Falana also referenced a BudgIT report which exposed how the National Assembly allegedly padded the 2025 federal budget with over 11,000 constituency projects worth nearly N7 trillion, accounting for about 12.5% of the N54.99 trillion budget signed into law by President Tinubu. He questioned how lawmakers could justify such extravagance, with senators reportedly earning N21 million monthly and House members N15 million, while critical social programmes remain starved of funds.

While acknowledging the Federal Executive Council’s recent approval of N3.5 trillion for roads, airports, and other infrastructure, Falana demanded a similar sense of urgency towards the social sector. He called for the immediate approval of not less than N5 trillion to fund the NSIP, warning that anything less would amount to lip service in the fight against poverty.
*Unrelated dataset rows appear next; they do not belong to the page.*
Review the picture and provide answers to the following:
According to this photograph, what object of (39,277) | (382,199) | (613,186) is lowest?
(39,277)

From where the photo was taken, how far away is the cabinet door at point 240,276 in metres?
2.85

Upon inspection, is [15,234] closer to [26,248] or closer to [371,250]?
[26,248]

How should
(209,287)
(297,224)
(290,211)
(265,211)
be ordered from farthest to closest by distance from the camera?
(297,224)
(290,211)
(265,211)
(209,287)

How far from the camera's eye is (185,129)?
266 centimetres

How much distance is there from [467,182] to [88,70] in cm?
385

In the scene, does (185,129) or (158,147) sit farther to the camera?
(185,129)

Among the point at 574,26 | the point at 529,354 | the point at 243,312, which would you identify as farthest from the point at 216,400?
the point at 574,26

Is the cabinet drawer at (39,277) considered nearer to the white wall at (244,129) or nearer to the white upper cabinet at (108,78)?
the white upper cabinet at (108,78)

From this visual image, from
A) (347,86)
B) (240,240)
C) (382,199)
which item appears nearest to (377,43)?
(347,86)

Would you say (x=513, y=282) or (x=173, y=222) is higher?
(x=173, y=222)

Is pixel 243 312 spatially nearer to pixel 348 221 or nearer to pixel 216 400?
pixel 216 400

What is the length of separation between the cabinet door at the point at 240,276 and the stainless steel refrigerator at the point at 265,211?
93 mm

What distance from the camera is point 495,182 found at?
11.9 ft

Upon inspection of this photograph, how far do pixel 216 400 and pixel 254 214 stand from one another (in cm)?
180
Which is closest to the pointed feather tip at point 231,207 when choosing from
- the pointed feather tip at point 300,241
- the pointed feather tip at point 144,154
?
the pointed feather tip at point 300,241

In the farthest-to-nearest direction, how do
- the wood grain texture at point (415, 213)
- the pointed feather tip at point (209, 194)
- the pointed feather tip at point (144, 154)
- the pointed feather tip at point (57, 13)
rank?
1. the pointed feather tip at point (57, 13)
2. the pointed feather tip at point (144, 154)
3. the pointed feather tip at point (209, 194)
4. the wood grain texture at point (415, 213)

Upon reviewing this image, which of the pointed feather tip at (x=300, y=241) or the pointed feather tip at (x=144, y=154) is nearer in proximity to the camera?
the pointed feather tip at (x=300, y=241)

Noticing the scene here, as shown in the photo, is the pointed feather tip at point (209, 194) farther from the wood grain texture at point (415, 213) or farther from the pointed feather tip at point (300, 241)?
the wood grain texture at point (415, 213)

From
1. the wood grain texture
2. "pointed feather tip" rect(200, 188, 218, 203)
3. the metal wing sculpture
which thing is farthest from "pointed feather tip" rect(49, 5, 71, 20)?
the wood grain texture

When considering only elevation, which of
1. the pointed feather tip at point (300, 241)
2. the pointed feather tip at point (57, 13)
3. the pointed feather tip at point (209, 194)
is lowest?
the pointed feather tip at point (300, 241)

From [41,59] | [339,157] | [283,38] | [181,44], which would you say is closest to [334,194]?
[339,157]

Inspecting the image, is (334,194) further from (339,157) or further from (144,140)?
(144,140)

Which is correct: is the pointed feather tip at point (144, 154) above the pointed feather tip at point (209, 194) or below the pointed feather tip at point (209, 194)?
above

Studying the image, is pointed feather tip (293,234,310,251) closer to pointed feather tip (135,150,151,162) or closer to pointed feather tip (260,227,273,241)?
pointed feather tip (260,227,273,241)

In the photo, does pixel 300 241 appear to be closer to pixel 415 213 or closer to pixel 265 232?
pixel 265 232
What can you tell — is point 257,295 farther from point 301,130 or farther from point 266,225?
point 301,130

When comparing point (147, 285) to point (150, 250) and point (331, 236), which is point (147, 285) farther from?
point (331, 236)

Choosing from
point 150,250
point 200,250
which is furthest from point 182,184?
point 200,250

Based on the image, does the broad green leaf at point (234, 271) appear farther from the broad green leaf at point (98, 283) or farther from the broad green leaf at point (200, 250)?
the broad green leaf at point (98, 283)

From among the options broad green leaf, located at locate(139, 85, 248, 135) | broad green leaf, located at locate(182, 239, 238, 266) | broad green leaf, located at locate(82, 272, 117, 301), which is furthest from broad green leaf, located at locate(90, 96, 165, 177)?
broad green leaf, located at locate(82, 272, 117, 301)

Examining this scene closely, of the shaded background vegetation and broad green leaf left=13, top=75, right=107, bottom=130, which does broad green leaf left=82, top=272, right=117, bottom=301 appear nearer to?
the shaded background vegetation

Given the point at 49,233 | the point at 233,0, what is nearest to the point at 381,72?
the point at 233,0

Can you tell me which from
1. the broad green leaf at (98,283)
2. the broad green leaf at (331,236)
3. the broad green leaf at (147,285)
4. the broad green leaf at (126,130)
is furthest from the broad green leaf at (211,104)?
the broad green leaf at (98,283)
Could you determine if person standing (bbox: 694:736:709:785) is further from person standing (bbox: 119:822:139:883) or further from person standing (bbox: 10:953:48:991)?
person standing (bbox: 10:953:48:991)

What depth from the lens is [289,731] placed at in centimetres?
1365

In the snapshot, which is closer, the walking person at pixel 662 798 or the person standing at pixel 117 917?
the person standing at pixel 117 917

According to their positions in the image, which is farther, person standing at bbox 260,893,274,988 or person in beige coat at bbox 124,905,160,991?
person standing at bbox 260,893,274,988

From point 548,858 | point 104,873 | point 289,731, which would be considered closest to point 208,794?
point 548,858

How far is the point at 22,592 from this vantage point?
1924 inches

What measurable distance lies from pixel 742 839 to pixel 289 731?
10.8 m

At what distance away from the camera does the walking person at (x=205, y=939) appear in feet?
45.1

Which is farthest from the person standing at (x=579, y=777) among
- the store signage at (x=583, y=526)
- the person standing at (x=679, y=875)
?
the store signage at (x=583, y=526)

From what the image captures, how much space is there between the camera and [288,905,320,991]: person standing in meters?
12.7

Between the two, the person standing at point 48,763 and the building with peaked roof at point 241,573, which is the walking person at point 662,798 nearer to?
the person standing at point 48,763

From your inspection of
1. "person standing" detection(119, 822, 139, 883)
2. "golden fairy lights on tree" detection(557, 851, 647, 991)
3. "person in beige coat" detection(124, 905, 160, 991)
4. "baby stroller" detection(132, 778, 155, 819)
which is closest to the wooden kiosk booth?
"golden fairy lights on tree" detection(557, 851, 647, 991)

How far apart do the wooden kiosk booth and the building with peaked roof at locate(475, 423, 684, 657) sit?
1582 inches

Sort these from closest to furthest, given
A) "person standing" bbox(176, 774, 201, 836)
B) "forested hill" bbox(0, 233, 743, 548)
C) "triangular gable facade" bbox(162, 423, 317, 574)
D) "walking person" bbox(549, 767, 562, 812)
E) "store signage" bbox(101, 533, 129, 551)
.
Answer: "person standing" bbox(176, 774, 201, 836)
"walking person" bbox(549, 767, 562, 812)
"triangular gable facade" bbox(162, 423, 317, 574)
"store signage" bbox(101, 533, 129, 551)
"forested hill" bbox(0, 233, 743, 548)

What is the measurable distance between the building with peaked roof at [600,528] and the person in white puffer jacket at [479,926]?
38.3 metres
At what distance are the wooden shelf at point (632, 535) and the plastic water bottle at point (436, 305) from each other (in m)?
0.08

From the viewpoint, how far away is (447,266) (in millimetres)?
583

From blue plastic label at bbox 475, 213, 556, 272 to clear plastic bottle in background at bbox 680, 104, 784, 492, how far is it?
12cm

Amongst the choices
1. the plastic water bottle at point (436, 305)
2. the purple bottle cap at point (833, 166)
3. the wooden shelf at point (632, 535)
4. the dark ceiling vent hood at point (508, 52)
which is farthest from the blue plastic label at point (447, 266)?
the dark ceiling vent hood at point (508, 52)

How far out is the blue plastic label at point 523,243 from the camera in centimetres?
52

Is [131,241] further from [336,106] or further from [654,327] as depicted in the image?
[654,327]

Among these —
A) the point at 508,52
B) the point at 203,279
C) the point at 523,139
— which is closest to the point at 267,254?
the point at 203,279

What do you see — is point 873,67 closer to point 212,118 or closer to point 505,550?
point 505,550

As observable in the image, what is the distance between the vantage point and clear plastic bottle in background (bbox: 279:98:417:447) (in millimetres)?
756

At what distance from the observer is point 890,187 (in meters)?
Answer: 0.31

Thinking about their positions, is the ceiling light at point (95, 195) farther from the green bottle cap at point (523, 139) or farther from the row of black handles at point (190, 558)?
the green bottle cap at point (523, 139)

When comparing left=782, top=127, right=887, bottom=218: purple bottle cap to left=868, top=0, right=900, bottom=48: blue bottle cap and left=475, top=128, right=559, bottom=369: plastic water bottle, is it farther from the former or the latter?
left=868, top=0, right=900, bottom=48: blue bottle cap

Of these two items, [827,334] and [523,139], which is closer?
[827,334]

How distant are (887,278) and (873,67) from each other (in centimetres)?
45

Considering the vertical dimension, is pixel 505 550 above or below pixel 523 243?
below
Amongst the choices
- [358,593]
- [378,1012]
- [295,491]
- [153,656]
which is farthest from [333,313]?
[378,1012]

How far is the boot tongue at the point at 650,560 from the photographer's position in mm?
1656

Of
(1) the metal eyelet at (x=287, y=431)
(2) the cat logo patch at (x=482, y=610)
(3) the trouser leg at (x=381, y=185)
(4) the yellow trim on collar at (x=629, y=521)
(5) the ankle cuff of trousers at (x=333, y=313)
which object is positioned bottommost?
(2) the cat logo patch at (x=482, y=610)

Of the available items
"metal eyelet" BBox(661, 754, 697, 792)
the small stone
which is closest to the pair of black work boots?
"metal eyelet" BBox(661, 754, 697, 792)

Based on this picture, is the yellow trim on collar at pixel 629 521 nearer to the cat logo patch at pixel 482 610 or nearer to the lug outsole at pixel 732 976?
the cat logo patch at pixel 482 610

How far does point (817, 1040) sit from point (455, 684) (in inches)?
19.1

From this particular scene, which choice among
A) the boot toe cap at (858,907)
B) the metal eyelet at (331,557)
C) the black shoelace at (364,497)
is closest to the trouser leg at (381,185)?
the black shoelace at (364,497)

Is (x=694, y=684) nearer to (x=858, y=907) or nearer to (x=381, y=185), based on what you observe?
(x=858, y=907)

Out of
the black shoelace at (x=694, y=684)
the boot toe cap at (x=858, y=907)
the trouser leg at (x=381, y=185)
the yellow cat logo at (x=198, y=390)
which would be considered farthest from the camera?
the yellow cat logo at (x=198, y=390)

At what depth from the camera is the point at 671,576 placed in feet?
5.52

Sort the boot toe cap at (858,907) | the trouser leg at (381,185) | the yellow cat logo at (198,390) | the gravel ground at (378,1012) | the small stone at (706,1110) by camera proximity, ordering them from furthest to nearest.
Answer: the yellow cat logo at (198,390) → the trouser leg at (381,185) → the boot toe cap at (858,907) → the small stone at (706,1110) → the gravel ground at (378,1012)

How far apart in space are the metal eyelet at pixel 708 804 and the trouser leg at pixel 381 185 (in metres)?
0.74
To ensure transparency and effectiveness, Falana recommended that the management of these funds should not be left solely to government officials but should include credible representatives from trade unions and civil society organisations.

Both Utomi and Falana warned that the continued neglect of social welfare, alongside the government’s fixation on revenue targets, could worsen public frustration and further erode confidence in the administration.